Summary judgment – Strike out. The claimant, who alleged that a member of the British army (TS) had raped and sexually assaulted her while she had been serving in the Royal Navy in Gibraltar, succeeded on her appeal against a master's decision: (i) granting the defendant Ministry of Defence (MOD) summary judgment on the claimant's personal injury claim, on the basis that she had no real prospect of successfully establishing that the MOD was vicariously liable to her for TS's offences; and (ii) striking out part of her amended particulars of claim, on the basis that they did not disclose any reasonable grounds for bringing a claim of misfeasance in public office. The Queen's Bench Division held that, in circumstances where the MOD had accepted that the relationship between it and TS was capable of giving rise to vicarious liability, the master had erred in failing to give appropriate weight to the combination of all the matters the claimant had relied on, which, in the court's judgment, did give rise to a real prospect of establishing vicarious liability. Further, the court ruled that the master had erred in striking out part of the claimant's amended particulars of claim where there had been no argument before him about whether, in committing the alleged offences, TS had committed the tort of misfeasance in public office.
European Union – Trade marks. The Second Board of Appeal of the European Union Intellectual Property Office had correctly concluded that there was no likelihood of confusion between the figurative sign 'AC MILAN' for which the intervener company, Associazione Calcio Milan SpA (AC Milan), had obtained international registration and the earlier EU marks 'AC', 'AC HOTELS MARRIOTT' and 'AC HOTELS BY MARRIOTT' which had been registered by the applicant, Marriott Worldwide Corp. Accordingly, the General Court of the European Union dismissed the applicant's application for annulment of the Board's decision.

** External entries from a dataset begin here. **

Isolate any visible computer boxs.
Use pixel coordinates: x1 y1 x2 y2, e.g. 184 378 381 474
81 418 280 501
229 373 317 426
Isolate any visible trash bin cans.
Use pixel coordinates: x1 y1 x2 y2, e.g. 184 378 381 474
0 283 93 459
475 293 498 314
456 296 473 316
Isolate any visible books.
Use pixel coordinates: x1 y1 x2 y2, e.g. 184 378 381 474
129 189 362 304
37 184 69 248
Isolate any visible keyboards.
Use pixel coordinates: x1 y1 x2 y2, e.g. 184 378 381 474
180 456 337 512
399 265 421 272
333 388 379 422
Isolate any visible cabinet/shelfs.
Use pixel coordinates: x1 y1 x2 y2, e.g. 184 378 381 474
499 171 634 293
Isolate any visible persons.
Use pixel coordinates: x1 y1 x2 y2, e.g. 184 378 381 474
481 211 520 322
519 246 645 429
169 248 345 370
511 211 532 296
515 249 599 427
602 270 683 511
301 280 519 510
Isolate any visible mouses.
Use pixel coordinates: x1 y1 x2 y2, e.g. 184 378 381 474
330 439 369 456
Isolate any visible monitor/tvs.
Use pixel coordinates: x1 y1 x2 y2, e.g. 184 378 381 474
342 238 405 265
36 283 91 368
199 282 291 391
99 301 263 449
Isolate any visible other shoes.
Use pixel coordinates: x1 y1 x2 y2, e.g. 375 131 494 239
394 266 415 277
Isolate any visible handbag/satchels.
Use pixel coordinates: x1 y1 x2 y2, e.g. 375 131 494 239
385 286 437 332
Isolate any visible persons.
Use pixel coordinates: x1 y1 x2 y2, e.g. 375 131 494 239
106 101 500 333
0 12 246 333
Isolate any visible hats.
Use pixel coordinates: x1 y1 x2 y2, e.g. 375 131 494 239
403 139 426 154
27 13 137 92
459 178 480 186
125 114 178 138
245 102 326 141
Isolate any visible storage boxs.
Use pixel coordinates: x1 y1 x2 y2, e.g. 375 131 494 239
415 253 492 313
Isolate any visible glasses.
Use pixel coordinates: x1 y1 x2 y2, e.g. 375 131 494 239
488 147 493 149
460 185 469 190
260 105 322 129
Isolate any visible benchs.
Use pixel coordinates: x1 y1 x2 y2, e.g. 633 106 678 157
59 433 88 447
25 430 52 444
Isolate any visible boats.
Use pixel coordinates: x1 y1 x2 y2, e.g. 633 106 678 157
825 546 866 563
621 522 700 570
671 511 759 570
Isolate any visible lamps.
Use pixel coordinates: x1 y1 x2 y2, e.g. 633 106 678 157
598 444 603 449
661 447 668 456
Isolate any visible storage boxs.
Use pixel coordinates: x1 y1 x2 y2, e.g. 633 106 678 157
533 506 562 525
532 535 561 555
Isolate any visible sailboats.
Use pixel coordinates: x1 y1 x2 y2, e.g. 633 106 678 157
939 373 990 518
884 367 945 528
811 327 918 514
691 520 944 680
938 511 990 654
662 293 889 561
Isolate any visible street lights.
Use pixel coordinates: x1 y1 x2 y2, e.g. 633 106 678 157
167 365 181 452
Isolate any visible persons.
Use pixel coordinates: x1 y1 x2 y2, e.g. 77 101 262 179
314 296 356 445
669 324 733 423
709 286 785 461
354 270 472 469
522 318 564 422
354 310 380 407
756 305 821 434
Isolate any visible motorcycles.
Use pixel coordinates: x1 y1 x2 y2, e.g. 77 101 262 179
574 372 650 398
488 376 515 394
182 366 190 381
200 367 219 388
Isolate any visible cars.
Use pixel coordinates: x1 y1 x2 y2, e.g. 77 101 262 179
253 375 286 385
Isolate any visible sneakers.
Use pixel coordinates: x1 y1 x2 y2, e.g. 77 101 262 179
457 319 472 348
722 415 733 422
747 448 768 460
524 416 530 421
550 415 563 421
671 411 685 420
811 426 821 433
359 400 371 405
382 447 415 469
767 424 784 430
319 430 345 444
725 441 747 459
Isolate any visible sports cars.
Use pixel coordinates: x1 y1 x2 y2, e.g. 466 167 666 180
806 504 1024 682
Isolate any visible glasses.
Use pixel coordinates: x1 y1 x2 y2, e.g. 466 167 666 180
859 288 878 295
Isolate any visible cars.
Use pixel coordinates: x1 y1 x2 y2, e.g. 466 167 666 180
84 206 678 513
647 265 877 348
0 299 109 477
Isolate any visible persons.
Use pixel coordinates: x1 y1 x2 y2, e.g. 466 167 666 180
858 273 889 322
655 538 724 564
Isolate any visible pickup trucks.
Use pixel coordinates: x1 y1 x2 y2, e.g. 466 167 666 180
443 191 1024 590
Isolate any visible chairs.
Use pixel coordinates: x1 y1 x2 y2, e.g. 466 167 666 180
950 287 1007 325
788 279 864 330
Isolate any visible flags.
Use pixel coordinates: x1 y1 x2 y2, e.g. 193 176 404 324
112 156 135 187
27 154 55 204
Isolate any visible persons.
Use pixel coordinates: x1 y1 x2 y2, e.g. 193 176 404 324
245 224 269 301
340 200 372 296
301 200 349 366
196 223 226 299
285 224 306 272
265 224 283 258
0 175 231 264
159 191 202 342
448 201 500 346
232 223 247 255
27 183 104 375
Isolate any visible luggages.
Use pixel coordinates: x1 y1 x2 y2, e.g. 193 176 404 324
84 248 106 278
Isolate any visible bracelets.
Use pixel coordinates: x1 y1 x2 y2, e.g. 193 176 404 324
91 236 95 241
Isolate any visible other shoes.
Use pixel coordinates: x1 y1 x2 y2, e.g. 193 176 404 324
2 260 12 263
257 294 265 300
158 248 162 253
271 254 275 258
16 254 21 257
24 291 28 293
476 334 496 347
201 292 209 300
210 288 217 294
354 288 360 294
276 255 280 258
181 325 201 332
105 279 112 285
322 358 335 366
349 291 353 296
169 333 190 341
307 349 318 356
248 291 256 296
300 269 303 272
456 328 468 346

European Union – Environment. Article 3(u) of Directive (EC) 2003/87, as amended, should be interpreted as meaning that an installation, such as that at issue in the main proceedings, which produced, within the framework of its activity of 'combustion of fuels in installations with a total rated thermal input exceeding 20 [megawatts (MW)]', referred to in Annex I to that directive, electricity intended essentially to be used for its own needs, had be regarded as an 'electricity generator', within the meaning of that provision. The Court of Justice of the European Union so held in a preliminary ruling in proceedings concerning the application by the applicant company for the allocation of greenhouse gas emission allowances free of charge to a natural gas processing installation.

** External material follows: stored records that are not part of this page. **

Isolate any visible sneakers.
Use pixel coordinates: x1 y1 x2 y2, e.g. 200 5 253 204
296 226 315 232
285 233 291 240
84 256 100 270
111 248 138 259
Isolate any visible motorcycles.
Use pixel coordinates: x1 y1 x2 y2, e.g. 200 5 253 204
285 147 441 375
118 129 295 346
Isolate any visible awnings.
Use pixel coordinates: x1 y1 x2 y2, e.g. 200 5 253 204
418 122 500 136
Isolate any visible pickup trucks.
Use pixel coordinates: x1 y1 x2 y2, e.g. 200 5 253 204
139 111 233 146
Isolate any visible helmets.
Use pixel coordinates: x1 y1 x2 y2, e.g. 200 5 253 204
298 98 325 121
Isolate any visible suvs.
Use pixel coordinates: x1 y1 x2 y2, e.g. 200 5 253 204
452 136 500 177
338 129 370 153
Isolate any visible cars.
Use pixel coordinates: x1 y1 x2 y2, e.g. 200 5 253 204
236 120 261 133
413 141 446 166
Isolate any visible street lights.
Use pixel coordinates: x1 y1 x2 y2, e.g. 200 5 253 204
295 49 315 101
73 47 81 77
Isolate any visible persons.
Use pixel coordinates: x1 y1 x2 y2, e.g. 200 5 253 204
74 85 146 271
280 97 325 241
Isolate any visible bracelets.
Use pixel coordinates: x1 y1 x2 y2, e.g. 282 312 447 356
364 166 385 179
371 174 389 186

European Union – Trade marks. The Second Board of Appeal of the European Union Intellectual Property Office had correctly decided that the applicant company (adidas AG) had failed to establish that the figurative mark that it had successfully registered consisting of three parallel equidistant stripes of identical width (applied on a product in any direction) had acquired distinctive character through use throughout the EU. It followed that the Board had been right to decide that the contested mark had been registered in breach of art 7(1)(b) of the Regulation (EC) No 207/2009 and that it should therefore be declared invalid. Consequently, the General Court of the European Union dismissed the action by adidas AG for annulment of the Board's decision.

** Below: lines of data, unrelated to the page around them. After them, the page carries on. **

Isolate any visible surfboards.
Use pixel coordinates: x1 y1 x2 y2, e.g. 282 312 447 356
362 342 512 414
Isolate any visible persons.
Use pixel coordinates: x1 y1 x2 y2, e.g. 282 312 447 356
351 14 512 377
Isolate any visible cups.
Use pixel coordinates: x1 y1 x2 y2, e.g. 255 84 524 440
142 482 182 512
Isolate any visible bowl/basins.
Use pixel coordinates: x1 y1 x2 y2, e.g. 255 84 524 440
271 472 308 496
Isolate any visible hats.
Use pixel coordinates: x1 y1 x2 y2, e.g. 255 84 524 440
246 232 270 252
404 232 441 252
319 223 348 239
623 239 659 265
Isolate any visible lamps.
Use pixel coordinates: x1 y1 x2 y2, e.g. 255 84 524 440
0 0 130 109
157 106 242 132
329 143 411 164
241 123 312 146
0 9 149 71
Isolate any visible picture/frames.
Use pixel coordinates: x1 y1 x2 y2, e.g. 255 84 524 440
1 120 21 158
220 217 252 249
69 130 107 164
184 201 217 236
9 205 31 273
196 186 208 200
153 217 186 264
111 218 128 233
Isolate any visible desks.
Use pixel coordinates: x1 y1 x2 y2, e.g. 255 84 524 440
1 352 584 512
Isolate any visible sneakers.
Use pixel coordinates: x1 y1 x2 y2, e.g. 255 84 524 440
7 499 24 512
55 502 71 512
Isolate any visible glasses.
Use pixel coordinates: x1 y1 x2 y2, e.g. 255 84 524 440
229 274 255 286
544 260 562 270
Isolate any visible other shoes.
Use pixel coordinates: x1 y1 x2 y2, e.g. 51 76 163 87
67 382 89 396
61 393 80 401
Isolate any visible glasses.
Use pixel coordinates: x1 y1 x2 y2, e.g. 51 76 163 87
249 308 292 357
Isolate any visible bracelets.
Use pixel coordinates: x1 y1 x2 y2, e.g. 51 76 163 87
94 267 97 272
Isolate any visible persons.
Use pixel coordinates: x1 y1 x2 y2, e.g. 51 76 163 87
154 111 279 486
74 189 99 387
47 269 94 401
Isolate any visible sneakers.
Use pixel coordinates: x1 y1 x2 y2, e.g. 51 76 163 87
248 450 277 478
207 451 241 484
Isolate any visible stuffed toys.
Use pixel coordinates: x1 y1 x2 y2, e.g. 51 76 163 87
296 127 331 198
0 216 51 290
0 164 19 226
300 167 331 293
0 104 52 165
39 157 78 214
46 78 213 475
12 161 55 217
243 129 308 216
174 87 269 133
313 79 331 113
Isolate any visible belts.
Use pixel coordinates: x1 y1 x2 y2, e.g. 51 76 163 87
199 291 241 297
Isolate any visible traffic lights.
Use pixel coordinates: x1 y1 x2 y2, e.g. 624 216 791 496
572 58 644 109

European Union – Trade marks. The Fourth Board of Appeal of the European Union Intellectual Property Office had correctly decided that the three-dimensional sign in the shape of a faucet for which registration as an EU trade mark was sought by the applicant company (Brita GmbH) was devoid of any distinctive character within the meaning of art 7(1)(b) of Regulation (EC) No 207/2009, as amended, in respect of all the relevant goods and services referred to by the examiner. Consequently, the General Court of the European Union dismissed Brita's action for annulment of the Board's decision.